What needs to be done: Can you repeat, word for word, the stretch of the Benny Goodman interview below that opens with the words "It was all down" and closes with "that was it."?

Text segment:
====

Your latest CD is a tribute to Benny Goodman. When did you first come across his playing?

Years ago now. I must have been 7 or 8 years old. I was on a trip to America and bought one of his CDs when I was out there, and listened to it so much that it didn’t play any more. I was always aware of his music and what he did, especially on the classical side. It wasn’t until many years later that I found this CD again. After listening to it I thought, 'I quite like this - I might start a band myself'. I’d always had a love of jazz, but listening to this CD and talking with a lot of people that were involved in the jazz scene really sparked my imagination

How did you go about forming your ensemble for this recording?

It was all down to the pianist and arranger Neal Thornton. Without him there wouldn’t be a group. I met up with him, and he had a lot of really good ideas. He obviously knows almost everyone in the London jazz scene and has been playing in it for many years. He had some ideas for players that might be good for this, especially for the swing music, for which it's quite tricky to get the right feel. He suggested some people, and we met up and had a rehearsal, and that was it.

As a classical player, how big is the jump to playing swing?

====

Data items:
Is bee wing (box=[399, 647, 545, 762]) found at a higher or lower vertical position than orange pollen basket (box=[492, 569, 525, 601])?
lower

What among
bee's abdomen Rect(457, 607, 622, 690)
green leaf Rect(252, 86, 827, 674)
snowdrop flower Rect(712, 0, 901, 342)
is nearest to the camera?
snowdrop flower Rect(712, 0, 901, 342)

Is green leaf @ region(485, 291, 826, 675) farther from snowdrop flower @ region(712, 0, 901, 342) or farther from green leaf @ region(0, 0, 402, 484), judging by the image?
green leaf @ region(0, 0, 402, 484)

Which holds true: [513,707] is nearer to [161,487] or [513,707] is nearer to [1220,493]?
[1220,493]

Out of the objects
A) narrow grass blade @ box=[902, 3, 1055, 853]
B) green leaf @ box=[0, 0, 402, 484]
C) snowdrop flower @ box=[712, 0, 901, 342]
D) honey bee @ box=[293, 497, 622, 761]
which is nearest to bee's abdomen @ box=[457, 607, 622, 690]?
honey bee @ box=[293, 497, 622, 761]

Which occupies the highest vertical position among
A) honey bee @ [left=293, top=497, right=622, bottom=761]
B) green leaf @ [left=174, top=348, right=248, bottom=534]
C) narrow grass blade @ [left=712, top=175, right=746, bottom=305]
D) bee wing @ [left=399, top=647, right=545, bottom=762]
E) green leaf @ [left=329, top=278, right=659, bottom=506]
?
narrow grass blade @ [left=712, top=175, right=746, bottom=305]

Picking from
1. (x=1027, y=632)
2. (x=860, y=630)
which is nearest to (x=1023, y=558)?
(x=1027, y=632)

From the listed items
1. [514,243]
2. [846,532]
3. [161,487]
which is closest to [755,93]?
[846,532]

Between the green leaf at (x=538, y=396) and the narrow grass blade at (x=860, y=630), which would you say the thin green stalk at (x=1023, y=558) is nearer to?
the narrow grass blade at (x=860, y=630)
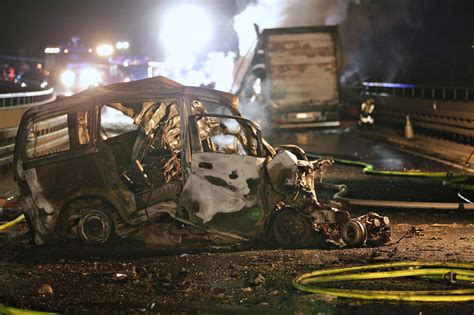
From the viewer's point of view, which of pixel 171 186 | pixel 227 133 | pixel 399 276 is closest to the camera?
pixel 399 276

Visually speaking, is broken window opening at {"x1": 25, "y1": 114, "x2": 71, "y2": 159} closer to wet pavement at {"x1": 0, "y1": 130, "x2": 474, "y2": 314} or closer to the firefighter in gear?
wet pavement at {"x1": 0, "y1": 130, "x2": 474, "y2": 314}

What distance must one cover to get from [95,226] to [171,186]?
1.05 meters

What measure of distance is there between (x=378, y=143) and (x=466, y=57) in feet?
50.4

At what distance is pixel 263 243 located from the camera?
29.7 ft

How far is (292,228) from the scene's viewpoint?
890cm

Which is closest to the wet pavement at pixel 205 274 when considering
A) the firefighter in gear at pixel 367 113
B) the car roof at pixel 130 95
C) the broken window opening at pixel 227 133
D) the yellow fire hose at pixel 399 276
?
the yellow fire hose at pixel 399 276

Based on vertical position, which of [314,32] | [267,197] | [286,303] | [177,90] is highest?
[314,32]

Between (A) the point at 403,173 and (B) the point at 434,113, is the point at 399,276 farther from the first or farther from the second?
(B) the point at 434,113

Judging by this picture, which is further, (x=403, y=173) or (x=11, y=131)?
(x=11, y=131)

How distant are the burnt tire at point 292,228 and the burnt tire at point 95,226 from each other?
2060mm

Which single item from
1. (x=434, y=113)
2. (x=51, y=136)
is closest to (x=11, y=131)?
(x=51, y=136)

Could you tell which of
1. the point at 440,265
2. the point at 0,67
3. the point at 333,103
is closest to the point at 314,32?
the point at 333,103

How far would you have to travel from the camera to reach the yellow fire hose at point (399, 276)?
21.6 feet

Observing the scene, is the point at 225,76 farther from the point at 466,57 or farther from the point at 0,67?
the point at 0,67
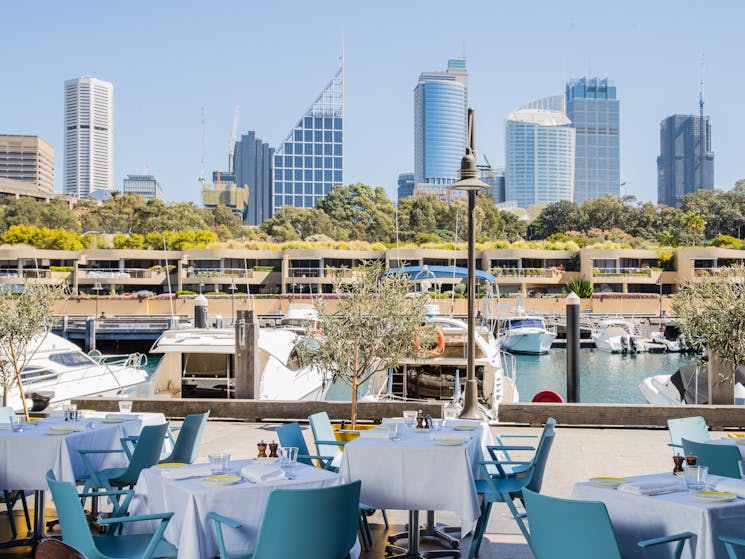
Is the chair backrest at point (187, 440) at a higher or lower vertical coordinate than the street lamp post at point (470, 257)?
lower

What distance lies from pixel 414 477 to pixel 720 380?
8.11 metres

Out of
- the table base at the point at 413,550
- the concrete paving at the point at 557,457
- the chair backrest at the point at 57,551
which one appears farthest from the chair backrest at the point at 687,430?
the chair backrest at the point at 57,551

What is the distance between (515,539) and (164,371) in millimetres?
13309

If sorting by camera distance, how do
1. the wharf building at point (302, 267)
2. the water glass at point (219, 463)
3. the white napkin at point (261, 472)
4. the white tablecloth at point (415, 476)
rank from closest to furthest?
the white napkin at point (261, 472), the water glass at point (219, 463), the white tablecloth at point (415, 476), the wharf building at point (302, 267)

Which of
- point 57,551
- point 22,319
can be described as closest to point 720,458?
point 57,551

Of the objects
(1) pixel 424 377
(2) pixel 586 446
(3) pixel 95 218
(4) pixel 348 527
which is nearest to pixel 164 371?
(1) pixel 424 377

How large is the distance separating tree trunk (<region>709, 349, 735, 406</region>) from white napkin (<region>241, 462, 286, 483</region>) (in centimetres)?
897

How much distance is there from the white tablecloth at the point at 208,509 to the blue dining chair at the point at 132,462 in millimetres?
1771

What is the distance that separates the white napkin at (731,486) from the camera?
477cm

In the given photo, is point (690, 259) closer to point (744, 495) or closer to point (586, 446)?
point (586, 446)

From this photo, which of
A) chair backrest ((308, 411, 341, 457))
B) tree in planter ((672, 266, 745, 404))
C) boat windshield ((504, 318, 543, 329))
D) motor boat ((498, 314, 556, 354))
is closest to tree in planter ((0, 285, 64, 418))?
chair backrest ((308, 411, 341, 457))

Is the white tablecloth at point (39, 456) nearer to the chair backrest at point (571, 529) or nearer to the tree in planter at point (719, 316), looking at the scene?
the chair backrest at point (571, 529)

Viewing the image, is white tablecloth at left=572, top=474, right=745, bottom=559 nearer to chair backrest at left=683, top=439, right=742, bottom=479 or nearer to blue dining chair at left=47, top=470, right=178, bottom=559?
chair backrest at left=683, top=439, right=742, bottom=479

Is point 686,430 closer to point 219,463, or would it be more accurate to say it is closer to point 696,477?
point 696,477
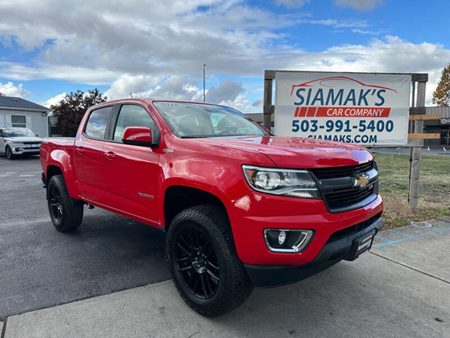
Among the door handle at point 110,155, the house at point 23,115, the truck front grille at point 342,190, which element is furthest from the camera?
the house at point 23,115

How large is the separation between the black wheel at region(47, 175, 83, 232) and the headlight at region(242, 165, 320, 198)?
11.0 feet

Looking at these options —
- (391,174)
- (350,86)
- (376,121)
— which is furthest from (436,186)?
(350,86)

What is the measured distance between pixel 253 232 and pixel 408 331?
149cm

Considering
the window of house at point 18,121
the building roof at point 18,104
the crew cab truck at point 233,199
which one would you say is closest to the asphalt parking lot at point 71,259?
the crew cab truck at point 233,199

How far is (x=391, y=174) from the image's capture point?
11648mm

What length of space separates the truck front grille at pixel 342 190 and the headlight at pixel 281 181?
0.11 m

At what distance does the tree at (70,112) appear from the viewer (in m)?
33.2

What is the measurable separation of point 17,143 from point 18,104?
50.3ft

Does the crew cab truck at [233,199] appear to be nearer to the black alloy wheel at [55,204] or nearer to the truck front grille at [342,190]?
the truck front grille at [342,190]

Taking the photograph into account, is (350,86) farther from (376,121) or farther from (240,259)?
(240,259)

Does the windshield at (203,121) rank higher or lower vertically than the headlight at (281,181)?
higher

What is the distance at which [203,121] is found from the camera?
4.03 metres

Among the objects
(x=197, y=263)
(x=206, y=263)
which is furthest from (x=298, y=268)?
(x=197, y=263)

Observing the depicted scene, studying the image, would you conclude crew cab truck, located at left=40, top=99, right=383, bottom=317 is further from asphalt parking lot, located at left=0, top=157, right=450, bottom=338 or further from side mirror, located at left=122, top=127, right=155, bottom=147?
asphalt parking lot, located at left=0, top=157, right=450, bottom=338
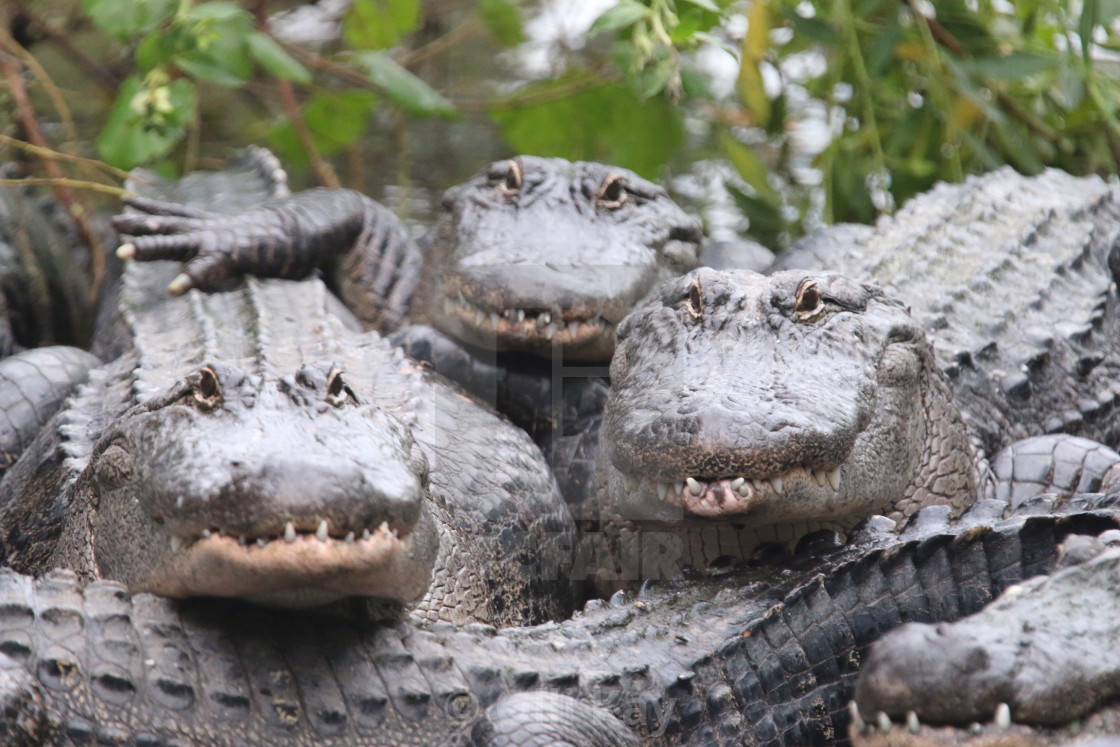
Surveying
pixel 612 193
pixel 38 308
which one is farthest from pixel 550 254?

====

Task answer:
It was all down to the pianist and arranger Neal Thornton. Without him there wouldn’t be a group. I met up with him, and he had a lot of really good ideas. He obviously knows almost everyone in the London jazz scene and has been playing in it for many years. He had some ideas for players that might be good for this, especially for the swing music, for which it's quite tricky to get the right feel. He suggested some people, and we met up and had a rehearsal, and that was it.